====== Data for processing ======

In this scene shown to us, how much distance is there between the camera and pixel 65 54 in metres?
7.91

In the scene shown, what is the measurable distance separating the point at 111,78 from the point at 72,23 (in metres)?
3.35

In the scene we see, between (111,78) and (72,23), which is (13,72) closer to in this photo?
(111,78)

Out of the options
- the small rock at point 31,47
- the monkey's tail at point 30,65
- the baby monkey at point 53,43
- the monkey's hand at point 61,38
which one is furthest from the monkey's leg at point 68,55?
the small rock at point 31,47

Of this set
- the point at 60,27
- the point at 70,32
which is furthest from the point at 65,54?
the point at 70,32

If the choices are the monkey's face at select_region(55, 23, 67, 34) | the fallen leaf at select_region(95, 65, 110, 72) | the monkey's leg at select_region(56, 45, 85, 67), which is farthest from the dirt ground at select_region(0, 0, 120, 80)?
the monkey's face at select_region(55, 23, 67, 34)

======

▶ The request
Rewrite all of the lines above as a numbered list, omitting the blank lines.

▶ Reply
1. In this scene shown to us, how much distance is there between the camera and pixel 65 54 in metres?
2. 7.91
3. In the scene shown, what is the measurable distance separating the point at 111,78 from the point at 72,23 (in metres)?
4. 3.35
5. In the scene we see, between (111,78) and (72,23), which is (13,72) closer to in this photo?
6. (111,78)
7. Out of the options
8. - the small rock at point 31,47
9. - the monkey's tail at point 30,65
10. - the baby monkey at point 53,43
11. - the monkey's hand at point 61,38
12. which one is furthest from the monkey's leg at point 68,55?
13. the small rock at point 31,47
14. Of this set
15. - the point at 60,27
16. - the point at 70,32
17. which is furthest from the point at 65,54?
18. the point at 70,32
19. If the choices are the monkey's face at select_region(55, 23, 67, 34) | the fallen leaf at select_region(95, 65, 110, 72) | the monkey's leg at select_region(56, 45, 85, 67), which is farthest from the dirt ground at select_region(0, 0, 120, 80)?
20. the monkey's face at select_region(55, 23, 67, 34)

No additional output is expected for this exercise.